New Prescott High wrestling coach Shawn Carbajal, with his wife, Malari, and their 2-year-old daughter, Ceclia. (Sherry Bailey Photography/Courtesy)

PRESCOTT — For the third time in as many seasons, Prescott has a new wrestling coach — an alum with previously close ties to the high school who should bring instant stability.

Shawn Carbajal, a state champion wrestler for the Badgers in 1999 who graduated in 2000, replaces Enrique Carreon, who spent the 2018-19 campaign as Prescott’s head coach.

Max Payne, also an alum, had previously coached the Badgers, although he stepped aside in 2018 for job- and family-related reasons.

“For one, I want to stick around,” Carbajal said from Peoria on Saturday, April 20. “As we’ve gone through coaches, life happens and certain coaches don’t work out; they change. I want to be here [in Prescott] and I want to stay.”

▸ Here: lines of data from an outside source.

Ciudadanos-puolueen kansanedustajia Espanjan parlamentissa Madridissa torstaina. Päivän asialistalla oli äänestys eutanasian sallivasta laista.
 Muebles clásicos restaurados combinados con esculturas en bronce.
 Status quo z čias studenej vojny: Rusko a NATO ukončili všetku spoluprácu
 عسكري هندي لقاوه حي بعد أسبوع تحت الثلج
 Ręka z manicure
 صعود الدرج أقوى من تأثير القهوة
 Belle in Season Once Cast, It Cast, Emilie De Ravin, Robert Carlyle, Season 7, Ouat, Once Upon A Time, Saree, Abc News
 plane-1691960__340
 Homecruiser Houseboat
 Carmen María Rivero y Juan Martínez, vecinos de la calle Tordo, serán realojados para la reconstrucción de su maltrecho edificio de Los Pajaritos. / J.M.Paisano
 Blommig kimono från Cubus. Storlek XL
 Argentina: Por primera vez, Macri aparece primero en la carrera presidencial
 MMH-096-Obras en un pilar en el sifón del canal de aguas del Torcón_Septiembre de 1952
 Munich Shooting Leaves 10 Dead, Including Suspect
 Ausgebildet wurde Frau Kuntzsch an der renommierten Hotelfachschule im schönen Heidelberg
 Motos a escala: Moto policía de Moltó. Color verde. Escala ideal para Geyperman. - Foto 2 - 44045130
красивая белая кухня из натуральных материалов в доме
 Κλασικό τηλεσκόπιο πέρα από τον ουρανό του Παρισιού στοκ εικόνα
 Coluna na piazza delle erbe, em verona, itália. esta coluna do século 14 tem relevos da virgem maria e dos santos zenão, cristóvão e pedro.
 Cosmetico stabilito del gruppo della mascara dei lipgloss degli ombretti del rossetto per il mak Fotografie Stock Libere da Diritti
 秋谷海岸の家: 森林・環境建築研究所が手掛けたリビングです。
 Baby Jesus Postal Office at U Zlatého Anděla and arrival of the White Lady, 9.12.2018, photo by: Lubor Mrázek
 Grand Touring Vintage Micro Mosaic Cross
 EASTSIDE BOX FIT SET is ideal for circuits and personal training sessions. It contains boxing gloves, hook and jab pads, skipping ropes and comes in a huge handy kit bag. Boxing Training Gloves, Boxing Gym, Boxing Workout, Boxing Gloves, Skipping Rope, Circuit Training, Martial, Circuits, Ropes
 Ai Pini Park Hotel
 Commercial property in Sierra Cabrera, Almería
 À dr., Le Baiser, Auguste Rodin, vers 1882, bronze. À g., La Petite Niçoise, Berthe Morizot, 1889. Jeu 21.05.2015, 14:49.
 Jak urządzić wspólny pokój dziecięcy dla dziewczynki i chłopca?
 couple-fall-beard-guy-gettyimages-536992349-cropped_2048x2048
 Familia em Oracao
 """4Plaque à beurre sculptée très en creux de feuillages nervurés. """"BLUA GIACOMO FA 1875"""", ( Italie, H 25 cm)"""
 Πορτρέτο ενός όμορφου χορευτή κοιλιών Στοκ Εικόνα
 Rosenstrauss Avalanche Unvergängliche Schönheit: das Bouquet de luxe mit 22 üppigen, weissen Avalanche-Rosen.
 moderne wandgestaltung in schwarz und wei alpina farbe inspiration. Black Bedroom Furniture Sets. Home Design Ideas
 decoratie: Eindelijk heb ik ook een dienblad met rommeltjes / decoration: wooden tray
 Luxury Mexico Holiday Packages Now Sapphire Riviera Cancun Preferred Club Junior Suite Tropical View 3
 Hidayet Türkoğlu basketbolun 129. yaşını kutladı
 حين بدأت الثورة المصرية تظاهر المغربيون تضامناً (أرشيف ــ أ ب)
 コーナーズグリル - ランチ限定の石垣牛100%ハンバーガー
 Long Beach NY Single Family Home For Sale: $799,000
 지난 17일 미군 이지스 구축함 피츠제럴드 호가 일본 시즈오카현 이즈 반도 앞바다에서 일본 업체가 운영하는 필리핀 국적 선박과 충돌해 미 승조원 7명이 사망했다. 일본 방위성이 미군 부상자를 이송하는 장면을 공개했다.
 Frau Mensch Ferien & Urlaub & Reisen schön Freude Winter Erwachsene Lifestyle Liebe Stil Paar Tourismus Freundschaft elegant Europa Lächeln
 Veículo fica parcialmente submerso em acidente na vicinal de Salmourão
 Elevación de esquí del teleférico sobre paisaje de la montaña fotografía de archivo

Prescott Athletic Director Missy Townsend announced Carbajal’s hiring on April 16, via email.

“My plan is to get up there and bring back that wrestling culture in the community,” said Carbajal, adding that he also wants to be involved with the younger grapplers at the feeder elementary and middle schools. “Prescott is a wrestling community, and I’ve always thought that.”

Townsend said several people in the wrestling community here recommended Carbajal, 37, for the position.

“He brings to Prescott a wealth of knowledge, experience and tradition,” Townsend added in her email.

Carbajal, born in Mesa, first moved to Prescott in 1994 with his parents, Paul and Shelley, and his younger brothers, Brian and Greg, each of whom were multiple-time state wrestling placers at Red Mountain High School in Mesa. Greg was a state champion.

Shawn began wrestling at Mile High Middle School, where he won a state championship. At Prescott High, he placed at state four times, capturing the state title as a junior.

Despite receiving NCAA Division I offers to wrestle, Shawn chose not to attend college. Rather, he became a firefighter, like his father.

Shawn has worked for Peoria Fire Department for the past 16 years as an engineer, and he has helped out with the hazardous materials team and the rescue swimmer boat team.

Carbajal started coaching wrestling at Red Mountain in 2001, when Brian and Greg were wrestling, and he has been there ever since as an assistant coach. He said he wants to integrate his experiences at Prescott.

At Red Mountain, for example, the high school wrestlers were involved with the youth programs there.

“I remember as a kid traveling with the high school kids [at Prescott High] to tournaments down in Phoenix,” Carbajal said. “That’s something that I really want to bring back. It’s important for building that wrestling culture.”

When his family’s home sells, Shawn said he will be moving from Gilbert to Prescott with his wife, Malari, and their 2-year-old daughter, Cecilia, but still commuting to Peoria for firefighting.

“They’re really excited to get up to Prescott,” Shawn said of his young family.

Toward the beginning of the 2019-20 wrestling season in September, Carbajal said he will host an open house for Prescott High’s wrestlers and their families, and discuss future plans for the program. In addition, he’s organizing a big cornhole tournament fundraiser and a fall camp.

“We’re trying to lock down a venue right now, and we’ll get all the fine details of that,” Carbajal said of the cornhole tourney. “We’re planning on having some food and see how many teams we can get. That’s going to be open to whoever wants to pay the entry fee for a team.”

Carbajal added that he wants to bring back wrestlers who may have left the program recently but remain enrolled at Prescott, and get parents involved. He said he’s tentatively scheduled to conduct a meeting at the high school on May 15.

“I’d like to see people come out to the events if they’re curious about wrestling or getting their kids into wrestling,” he said. “We’re willing to let everyone come in and help out and be part of it.”